Merge branch 'main' into 2.0-RC-TEST

Svetlana Karslioglu · web-flow · commit b0d2c647bfe0 · 2023-03-07T14:43:12.000-08:00
diff --git a/recipes_source/recipes/amp_recipe.py b/recipes_source/recipes/amp_recipe.py
@@ -11,15 +11,15 @@
 range of ``float32``.  Mixed precision tries to match each op to its appropriate datatype,
 which can reduce your network's runtime and memory footprint.
 
-Ordinarily, "automatic mixed precision training" uses `torch.autocast <https://pytorch.org/docs/stable/amp.html#torch.cuda.amp.autocast>`_ and
+Ordinarily, "automatic mixed precision training" uses `torch.autocast <https://pytorch.org/docs/stable/amp.html#torch.autocast>`_ and
 `torch.cuda.amp.GradScaler <https://pytorch.org/docs/stable/amp.html#torch.cuda.amp.GradScaler>`_ together.
 
 This recipe measures the performance of a simple network in default precision,
 then walks through adding ``autocast`` and ``GradScaler`` to run the same network in
 mixed precision with improved performance.
 
 You may download and run this recipe as a standalone Python script.
-The only requirements are Pytorch 1.6+ and a CUDA-capable GPU.
+The only requirements are PyTorch 1.6 or later and a CUDA-capable GPU.
 
 Mixed precision primarily benefits Tensor Core-enabled architectures (Volta, Turing, Ampere).
 This recipe should show significant (2-3X) speedup on those architectures.
@@ -105,7 +105,7 @@ def make_model(in_size, out_size, num_layers):
 ##########################################################
 # Adding autocast
 # ---------------
-# Instances of `torch.cuda.amp.autocast <https://pytorch.org/docs/stable/amp.html#autocasting>`_
+# Instances of `torch.autocast <https://pytorch.org/docs/stable/amp.html#autocasting>`_
 # serve as context managers that allow regions of your script to run in mixed precision.
 #
 # In these regions, CUDA ops run in a dtype chosen by autocast
@@ -310,7 +310,7 @@ def make_model(in_size, out_size, num_layers):
 # 1. Disable ``autocast`` or ``GradScaler`` individually (by passing ``enabled=False`` to their constructor) and see if infs/NaNs persist.

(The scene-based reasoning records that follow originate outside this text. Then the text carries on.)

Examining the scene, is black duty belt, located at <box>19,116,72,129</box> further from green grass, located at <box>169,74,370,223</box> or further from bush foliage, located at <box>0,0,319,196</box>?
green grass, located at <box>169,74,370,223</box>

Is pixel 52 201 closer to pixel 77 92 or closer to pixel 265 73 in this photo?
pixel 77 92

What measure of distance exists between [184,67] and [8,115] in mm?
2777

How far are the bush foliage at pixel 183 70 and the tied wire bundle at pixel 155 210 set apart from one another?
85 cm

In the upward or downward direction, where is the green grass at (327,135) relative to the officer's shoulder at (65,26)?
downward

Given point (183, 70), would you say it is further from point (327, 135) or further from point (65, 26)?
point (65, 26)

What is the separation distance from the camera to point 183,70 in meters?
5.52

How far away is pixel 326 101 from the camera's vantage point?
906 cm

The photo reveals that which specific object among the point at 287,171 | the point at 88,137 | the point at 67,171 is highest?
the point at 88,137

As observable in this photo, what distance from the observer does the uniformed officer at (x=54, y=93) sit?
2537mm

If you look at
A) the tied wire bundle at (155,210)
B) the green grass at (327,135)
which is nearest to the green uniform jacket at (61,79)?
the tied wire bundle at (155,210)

 # 2. If you suspect part of your network (e.g., a complicated loss function) overflows , run that forward region in ``float32``
 #    and see if infs/NaNs persist.
-#    `The autocast docstring <https://pytorch.org/docs/stable/amp.html#torch.cuda.amp.autocast>`_'s last code snippet
+#    `The autocast docstring <https://pytorch.org/docs/stable/amp.html#torch.autocast>`_'s last code snippet
 #    shows forcing a subregion to run in ``float32`` (by locally disabling autocast and casting the subregion's inputs).
 #
 # Type mismatch error (may manifest as CUDNN_STATUS_BAD_PARAM)